CHURCH JOKES……


Red roseGRACE
When Brother Martin died and went to heaven, he was met at the front gate by St. Peter, who let him know that he needed one hundred points to make it in the pearly gates. "You tell me all the good things you’ve done, and I’ll give you points according to your deeds. When you reach one hundred, I’ll swing open the gates."
 
"Okay, "Ted reported, "I was head usher at First Baptist for fifty years."
 
"That’s wonderful", says St. Peter, "that’s worth two points."
 
"I was married to the same woman for almost sixty-five years and never cheated on her."
 
"Remarkable," Peter declared, "here are  three more points."
 
"Only three?" Ted frowned. "How about this? I started a soup kitchen in the inner city and worked in a homeless shelter."  "Terrific, and here are two more points."
 
Ted’s eyes opened wide, and he yelled, "Two points!  At this rate the only way I’ll get into heaven is by the grace of God!"
                  
                "Come on in!"
 
 
                                      Clock  TIME’S A WASTIN’
 
A minster waited in line to have his car filled with gas before a long holiday weekend.

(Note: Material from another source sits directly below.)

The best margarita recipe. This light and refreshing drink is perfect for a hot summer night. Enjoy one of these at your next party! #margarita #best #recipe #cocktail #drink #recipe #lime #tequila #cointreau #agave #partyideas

The attendant worked quickly, but there were many cars in front and in back of him. Finally the attendant motioned him toward a vacant pump. "Reverend," said the young man, "sorry about the delay. It seems as if everyone waits until the last minute to get ready for a long trip."

      The minister chuckled, "I know exactly what you mean. It’s the same in my kind of business."

 

Didn’t someone say that many a truths are said in jest? …..Just something to think about.